The design principle: a developer should be able to understand the complete state of their service from kubectl get and kubectl describe on the CRD alone. If they need to inspect the Deployment, the NetworkPolicy, and the ExternalSecret to understand what’s happening, your status is incomplete.

Chapter 2 drew an analogy between admission webhooks and a compiler’s parser: they reject invalid input before it reaches the compilation pipeline. This section makes that concrete.

CRD schema validation catches structural errors: wrong types, missing required fields, values outside enum ranges. This covers a large class of mistakes. But some validation requires logic the schema can’t express.

  • Image reference format. The schema can require image to be a non-empty string. It cannot require the string to be a valid container image reference with a digest. A webhook can parse the string and reject myapp:latest (tag) while accepting registry.example.com/myapp@sha256:abc123 (digest).
  • Secret reference format. If your secret reference syntax is ${secret.name.key}, the schema can require the field to be a string. It cannot validate that the string is a well-formed secret reference. A webhook can parse the references and reject malformed ones.
  • Cross-field dependencies. If the CRD has a scaling block and a replicas field, you need to validate that scaling.maxReplicas >= replicas. Modern Kubernetes (1.25+) supports x-kubernetes-validations with Common Expression Language (CEL) — you can write self.scaling.maxReplicas >= self.replicas directly in the CRD spec, evaluated by the API server without a webhook. CEL bridges the gap between structural schema validation and a full admission webhook: it handles cross-field rules without the operational overhead of running webhook pods. For constraints that CEL can’t express (semantic validation against external state), you still need a webhook.

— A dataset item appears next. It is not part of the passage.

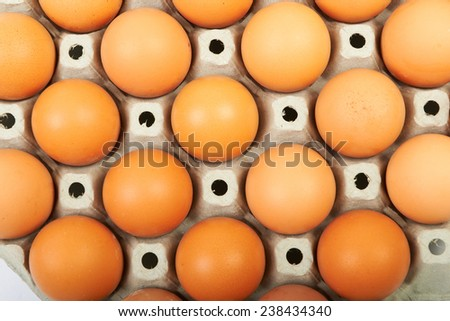 Eggs in a cardboard box  - stock photo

Semantic validation depends on the state of the cluster, not just the contents of the spec.

  • Quota checks. “This service requests 8 CPU. The namespace quota is 16 CPU with 12 CPU in use. The request fits.” This requires reading the quota and current usage from the cluster.
  • Referential integrity. “This spec declares a dependency on service payments. Does a service named payments exist in this namespace?” This requires reading the service list.
  • Policy pre-checks. “This spec references a secret. Does a Cedar policy exist that would permit this access?” This requires evaluating the policy engine. (The full evaluation happens during compilation — the webhook can do a fast pre-check to give early feedback.)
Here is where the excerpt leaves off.